La Fiorentina sta attraversando uno dei momenti più difficili della stagione. Le cause sono molteplici, ma tutte riconducono a un'involuzione preoccupante della squadra.
Al centro della questione c’è Stefano Pioli: scelto per la sua esperienza e conoscenza dell’ambiente, finora non è riuscito a incidere sul gioco e sull'identità della squadra. Tuttavia, la società lo conferma con forza, sottolineando fiducia e unità d’intenti. La sosta servirà per analisi approfondite, confronti interni e correzioni, anche sul piano tattico.
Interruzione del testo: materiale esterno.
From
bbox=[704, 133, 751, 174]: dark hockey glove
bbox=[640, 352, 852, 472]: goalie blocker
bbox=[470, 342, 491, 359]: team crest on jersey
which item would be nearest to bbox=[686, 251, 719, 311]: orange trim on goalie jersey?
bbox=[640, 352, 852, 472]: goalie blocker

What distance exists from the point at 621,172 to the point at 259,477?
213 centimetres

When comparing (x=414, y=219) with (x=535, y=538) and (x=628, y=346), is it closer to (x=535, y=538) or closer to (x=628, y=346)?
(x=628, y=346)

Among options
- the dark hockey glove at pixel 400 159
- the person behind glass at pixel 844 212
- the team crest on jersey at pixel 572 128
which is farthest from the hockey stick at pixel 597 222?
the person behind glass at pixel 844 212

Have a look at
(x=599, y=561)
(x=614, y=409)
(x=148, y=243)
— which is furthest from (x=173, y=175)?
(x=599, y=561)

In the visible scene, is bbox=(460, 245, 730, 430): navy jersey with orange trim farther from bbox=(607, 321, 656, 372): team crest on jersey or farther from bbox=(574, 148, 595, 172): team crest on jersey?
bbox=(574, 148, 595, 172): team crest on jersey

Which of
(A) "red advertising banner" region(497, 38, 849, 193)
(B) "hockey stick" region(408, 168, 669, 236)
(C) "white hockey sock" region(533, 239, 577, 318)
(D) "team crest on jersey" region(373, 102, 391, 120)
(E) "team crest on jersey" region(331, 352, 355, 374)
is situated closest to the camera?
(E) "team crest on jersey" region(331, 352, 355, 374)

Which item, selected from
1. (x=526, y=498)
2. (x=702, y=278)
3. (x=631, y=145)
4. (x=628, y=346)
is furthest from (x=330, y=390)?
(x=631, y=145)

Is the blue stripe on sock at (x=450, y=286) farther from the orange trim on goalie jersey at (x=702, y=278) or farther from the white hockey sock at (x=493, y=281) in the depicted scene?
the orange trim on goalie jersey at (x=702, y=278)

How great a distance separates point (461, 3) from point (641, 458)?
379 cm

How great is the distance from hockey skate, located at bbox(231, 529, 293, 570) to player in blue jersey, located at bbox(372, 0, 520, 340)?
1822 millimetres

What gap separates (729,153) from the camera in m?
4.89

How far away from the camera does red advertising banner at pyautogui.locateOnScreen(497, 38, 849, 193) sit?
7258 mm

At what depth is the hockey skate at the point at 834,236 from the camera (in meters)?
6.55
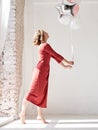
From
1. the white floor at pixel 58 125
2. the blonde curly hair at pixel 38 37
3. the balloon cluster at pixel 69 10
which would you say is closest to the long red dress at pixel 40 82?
the blonde curly hair at pixel 38 37

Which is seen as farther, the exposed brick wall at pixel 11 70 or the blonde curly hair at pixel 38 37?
the exposed brick wall at pixel 11 70

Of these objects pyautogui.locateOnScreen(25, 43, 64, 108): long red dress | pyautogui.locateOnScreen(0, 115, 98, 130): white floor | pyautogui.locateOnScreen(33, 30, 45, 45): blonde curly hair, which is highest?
pyautogui.locateOnScreen(33, 30, 45, 45): blonde curly hair

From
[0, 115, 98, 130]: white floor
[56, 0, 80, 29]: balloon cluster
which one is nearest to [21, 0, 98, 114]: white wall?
[56, 0, 80, 29]: balloon cluster

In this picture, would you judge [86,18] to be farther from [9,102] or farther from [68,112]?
[9,102]

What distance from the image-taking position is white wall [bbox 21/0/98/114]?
4480mm

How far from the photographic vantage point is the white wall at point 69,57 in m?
4.48

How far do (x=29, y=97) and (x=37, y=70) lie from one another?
0.85 feet

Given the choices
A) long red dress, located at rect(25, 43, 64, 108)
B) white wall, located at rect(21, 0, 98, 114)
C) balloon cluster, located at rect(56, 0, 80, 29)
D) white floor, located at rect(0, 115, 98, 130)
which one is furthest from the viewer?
white wall, located at rect(21, 0, 98, 114)

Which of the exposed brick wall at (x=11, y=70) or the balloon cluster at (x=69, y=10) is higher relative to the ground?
the balloon cluster at (x=69, y=10)

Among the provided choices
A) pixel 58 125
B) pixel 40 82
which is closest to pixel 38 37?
pixel 40 82

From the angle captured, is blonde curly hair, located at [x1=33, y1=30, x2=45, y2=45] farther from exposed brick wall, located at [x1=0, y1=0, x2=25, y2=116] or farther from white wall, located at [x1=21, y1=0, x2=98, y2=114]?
white wall, located at [x1=21, y1=0, x2=98, y2=114]

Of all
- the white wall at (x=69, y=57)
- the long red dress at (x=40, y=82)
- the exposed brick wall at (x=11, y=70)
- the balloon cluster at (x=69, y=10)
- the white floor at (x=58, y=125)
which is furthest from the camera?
the white wall at (x=69, y=57)

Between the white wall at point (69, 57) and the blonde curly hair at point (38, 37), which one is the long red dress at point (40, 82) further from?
the white wall at point (69, 57)

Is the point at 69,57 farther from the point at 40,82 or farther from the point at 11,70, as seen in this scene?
the point at 40,82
Albert Gudmundsson è uno dei simboli della crisi: l’islandese, fortemente voluto e titolare in quattro gare su sei in campionato, appare bloccato dalla pressione e incapace di offrire quel salto di qualità che ci si aspettava da lui. Male anche Gosens, irriconoscibile rispetto al passato, e Fagioli, spento e involuto.
La squadra fatica anche sul piano difensivo: 5 degli 8 gol subiti sono arrivati da palla inattiva, segnale di distrazione e poca organizzazione. In attacco la coppia Kean-Piccoli non funziona: alternanza inefficace e intesa mai nata.
Anche il centrocampo è in affanno, con Mandragora e Nicolussi Caviglia che non convincono pienamente.
Con il ciclo di ferro post-sosta — Milan, Rapid Vienna, Inter e Bologna — servirà una scossa: tecnica, mentale e societaria. Altrimenti, i sogni europei rischiano di svanire già in autunno.